Los Angeles Times - August 19, 2009
Tom Hamburger, Reporting from Washington


The administration may be reluctant to confront pharmaceutical firms during the healthcare debate, critics say. 'We had high hopes for change' after Bush, an Oxfam official says.

In an unexpected spillover from the healthcare battle, activists in Washington, and Thailand and other developing countries are accusing the Obama administration of endangering access to affordable drugs to fight AIDS and other epidemic diseases.

And they say the problem may lie in the administration's reluctance to confront the giant pharmaceutical companies at a time when the companies are crucial allies in President Obama's struggle to revamp the U.S. healthcare system.

Organizations such as Doctors without Borders and OxFam International long accused U.S.-based pharmaceutical companies and the Bush administration of impeding their efforts to make generic drugs available to fight major diseases in poor countries. They say they expected Obama to take a less restrictive approach.

Now, many say those expectations have been disappointed.

"We had high hopes for change," says Rohit Malpani, a policy advisor to Oxfam, an international advocacy organization that opposed Bush-era trade policies as detrimental to public health.

"It appears that Obama appointees are continuing to work from the playbook of the last administration," he said.

Obama administration officials reject the claims of Malpani and half a dozen other health advocates interviewed by the Times/Tribune in the last two weeks, saying that the president remains committed to the international health goals he embraced during the campaign.

The administration has already initiated some changes, officials say.

The issue is expected to be discussed today at a meeting of the advocacy community and Obama administration officials from State Department, the U.S. trade representative and the Commerce Department.

Industry leaders support many programs for providing lower-cost drugs and note that they have contributed billions of dollars in medicines to poor countries.

But they say they press for aggressive enforcement of rules against copying their products so as to assure the quality and safety of drugs, as well as assuring economic incentives for developing new medicines.

Critics were especially unhappy with trade representative reports released this spring on intellectual property enforcement and with negotiations in Geneva over a treaty to set drug research and funding priorities to fight disease around the world.

To James Love, who will attend today's meeting and is an advocate for the distribution of lower-cost medicines to combat common diseases worldwide, the Obama administration made concessions that fit what he called an emerging pattern of cozying up to the drug industry.

"The substance of these reports read as if they were written by a lobbyist for the pharmaceutical industry," Love says. "It is appalling, coming as it does from the Obama White House."

The issue is enmeshed in long-standing, highly technical issues of trade, patent and intellectual property rules, but the end result can have serious consequences for ordinary victims of disease in less developed countries.

In general, pharmaceutical companies that develop new drugs are protected by patents that bar other companies from producing cheaper copies of the medications.

International treaties grant governments the right to over-ride these barriers when confronted with health emergencies.
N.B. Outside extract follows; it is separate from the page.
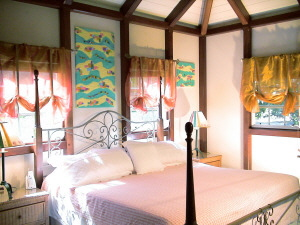 St John Rental Home Tree Tops master bedroom with king bed and vull bath just steps from hot tub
That exemption has been a key to obtaining generic copies of crucially needed drugs in Thailand and other countries, the activists say.

Governments in these countries are highly vulnerable to U.S. pressure, however, and activists say that tough talk from Washington about the importance of honoring drug patents can cause governments in the developing world to effectively curb access to lower-cost medicines.

In effect, that's what activists say the Obama administration has been doing, as the Bush administration did before it.

Every year, for instance, the U.S. trade representative produces a report on the state of intellectual property protection around the world. The report, required by an act of Congress and reviewed by the White House, can be couched in mind-numbingly technical language.

But seemingly unexceptionable sections placing Thailand on a "priority watch list" for poor patent enforcement and others urging its government to address "public health challenges while maintaining a stable patent system." can discourage poor countries from seeking lower-cost drugs, activists say.

Administration officials dispute the complaints, pointing out that the language in administration trade reports has been softened on drug policy issues, compared with reports issued during the Bush era.

"We approach our trading partners recognizing the public health needs in developing and least developed countries as well as promoting a thriving global environment for innovation. We don't see these as mutually exclusive," said Debbie Mesloh, a deputy assistant U.S. trade representative.

Administration officials point out that the most recent report focuses mostly on Thailand's breach of counterfeiting and digital piracy rules.

There is, however, a section urging Thailand "to consider ways of addressing its public health challenges while maintaining a stable patent system that promotes investment, research and innovation."

Activists say that language threatens to shake Thailand's continued support for drug initiatives that are considered models for fighting epidemics in the developing world.

"This policy got real results," said Kannikar Kijtiwatchakul, a university researcher in Bangkok who works with Doctors without Borders, the international medical relief organization.

She said that the number of Thai AIDS victims using a promising anti-retroviral drug trebled to more than 50,000 after the government made a cheaper generic version available.

Thailand's actions brought pressure from pharmaceutical companies and the Bush administration, which complained it undermined the international patent system.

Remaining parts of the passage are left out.